— O que estou dizendo é que seria irresponsável tomar decisões num cenário instável, sobretudo quando se trata do futuro e da vida de Tadeu.
— Então não confunda as coisas. Isso não tem relação com um possível perdão ou compaixão por ele. As duas coisas não estão interligadas.
— Mesmo se ele vir a óbito, todos os ressentimentos e feridas do passado continuarão cravados na minha carne. Não haverá absolvição. Jamais serei aquela viúva em prantos que implora aos céus por uma chance de reencontrá-lo em uma próxima vida. Você entende isso?
— ...
O raciocínio impecável de Valentina foi como um banho de água fria que paralisou Hugo por completo.
— ... Entendi.
Naquela tarde, foi realizada a operação conjunta das alas de cirurgia plástica reparadora de queimados e ortopedia.

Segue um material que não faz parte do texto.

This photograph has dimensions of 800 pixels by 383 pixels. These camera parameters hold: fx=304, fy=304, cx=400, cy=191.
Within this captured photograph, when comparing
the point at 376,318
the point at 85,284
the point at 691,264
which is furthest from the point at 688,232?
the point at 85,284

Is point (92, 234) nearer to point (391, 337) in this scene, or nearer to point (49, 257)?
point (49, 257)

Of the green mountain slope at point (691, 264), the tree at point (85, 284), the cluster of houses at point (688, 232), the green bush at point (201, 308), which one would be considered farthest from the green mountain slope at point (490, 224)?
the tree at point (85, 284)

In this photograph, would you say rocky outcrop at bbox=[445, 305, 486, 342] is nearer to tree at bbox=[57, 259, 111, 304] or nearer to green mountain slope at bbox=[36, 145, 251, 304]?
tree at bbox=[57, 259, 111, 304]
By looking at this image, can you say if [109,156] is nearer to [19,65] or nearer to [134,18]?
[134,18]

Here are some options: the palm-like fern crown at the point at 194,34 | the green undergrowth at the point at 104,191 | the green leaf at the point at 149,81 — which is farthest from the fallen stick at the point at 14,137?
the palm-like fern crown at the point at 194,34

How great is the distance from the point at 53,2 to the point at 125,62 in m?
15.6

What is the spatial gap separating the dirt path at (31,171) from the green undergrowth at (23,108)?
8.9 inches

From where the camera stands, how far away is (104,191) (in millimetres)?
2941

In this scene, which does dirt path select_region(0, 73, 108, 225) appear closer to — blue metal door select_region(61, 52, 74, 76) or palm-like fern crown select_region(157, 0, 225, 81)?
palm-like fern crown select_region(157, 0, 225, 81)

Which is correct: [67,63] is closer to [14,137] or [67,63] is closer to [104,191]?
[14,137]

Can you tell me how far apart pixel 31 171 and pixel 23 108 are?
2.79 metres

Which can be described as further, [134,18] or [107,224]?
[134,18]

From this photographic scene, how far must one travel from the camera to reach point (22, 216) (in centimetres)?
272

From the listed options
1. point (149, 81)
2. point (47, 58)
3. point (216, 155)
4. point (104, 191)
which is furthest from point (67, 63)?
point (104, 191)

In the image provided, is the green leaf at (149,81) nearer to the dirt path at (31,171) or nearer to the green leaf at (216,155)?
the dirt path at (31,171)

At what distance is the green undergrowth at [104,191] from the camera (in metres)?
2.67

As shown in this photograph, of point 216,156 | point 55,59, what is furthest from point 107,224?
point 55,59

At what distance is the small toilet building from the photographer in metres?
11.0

A perna de Cícero sofrera um dano de impacto secundário durante a queda livre: uma fratura cominutiva gravíssima de alta complexidade. Quando assumiu seu posto na sala de cirurgia, Valentina, pela primeira vez desde o acidente, ficou cara a cara com o marido.
Deitado, inerte, sob os focos das luzes cirúrgicas.

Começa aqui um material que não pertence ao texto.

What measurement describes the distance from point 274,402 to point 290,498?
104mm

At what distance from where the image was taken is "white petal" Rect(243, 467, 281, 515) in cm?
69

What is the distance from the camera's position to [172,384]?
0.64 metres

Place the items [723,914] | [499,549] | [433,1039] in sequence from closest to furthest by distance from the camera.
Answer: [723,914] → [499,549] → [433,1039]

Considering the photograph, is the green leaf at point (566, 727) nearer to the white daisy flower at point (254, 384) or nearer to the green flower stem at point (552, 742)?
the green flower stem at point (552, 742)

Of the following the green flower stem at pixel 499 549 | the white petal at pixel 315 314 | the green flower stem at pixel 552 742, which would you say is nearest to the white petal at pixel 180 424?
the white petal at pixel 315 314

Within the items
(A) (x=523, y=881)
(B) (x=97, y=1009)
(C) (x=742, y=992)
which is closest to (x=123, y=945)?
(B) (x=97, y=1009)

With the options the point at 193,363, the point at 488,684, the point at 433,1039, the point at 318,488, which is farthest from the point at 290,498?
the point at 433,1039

Sob o exame minucioso da luz clara, a sua aparência em si ainda preservava um eco daquele garoto do passado, só que com a mandíbula mais madura e os traços mais bem definidos.

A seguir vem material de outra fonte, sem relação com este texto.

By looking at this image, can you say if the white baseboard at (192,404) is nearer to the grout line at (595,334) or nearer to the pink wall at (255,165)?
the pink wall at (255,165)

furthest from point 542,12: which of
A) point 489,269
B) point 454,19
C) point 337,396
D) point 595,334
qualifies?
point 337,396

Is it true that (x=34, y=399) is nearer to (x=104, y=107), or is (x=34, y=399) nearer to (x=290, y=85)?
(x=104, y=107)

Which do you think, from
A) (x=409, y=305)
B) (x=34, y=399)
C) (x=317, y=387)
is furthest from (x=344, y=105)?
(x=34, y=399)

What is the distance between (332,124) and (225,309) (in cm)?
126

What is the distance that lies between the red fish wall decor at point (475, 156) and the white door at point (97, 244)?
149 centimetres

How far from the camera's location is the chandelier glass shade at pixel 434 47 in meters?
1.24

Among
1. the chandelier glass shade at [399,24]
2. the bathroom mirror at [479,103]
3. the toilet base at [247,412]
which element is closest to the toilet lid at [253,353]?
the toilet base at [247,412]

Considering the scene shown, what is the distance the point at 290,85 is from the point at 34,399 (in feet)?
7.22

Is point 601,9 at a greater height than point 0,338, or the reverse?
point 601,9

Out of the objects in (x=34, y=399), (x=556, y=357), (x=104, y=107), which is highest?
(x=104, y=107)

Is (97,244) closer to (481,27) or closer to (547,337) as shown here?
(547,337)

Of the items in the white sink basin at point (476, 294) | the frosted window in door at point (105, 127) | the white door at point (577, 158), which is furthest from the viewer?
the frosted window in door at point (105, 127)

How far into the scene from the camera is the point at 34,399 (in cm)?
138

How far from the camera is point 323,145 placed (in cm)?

E essa era a única semelhança.
Ao saltar do mezanino e tentar proteger o filho das chamas, a bochecha direita dele absorveu um choque violento, destruindo a estrutura até deixar a carne rasgada e aterrorizante com queimaduras graves de terceiro grau.
A região das pálpebras até o topo da maçã do rosto parecia ter sido desfigurada por algo cruel; a textura das marcas compunha um abismo irregular e repulsivo. Suas feições não podiam mais ser associadas ao rosto perfeitamente contornado que um dia existiu.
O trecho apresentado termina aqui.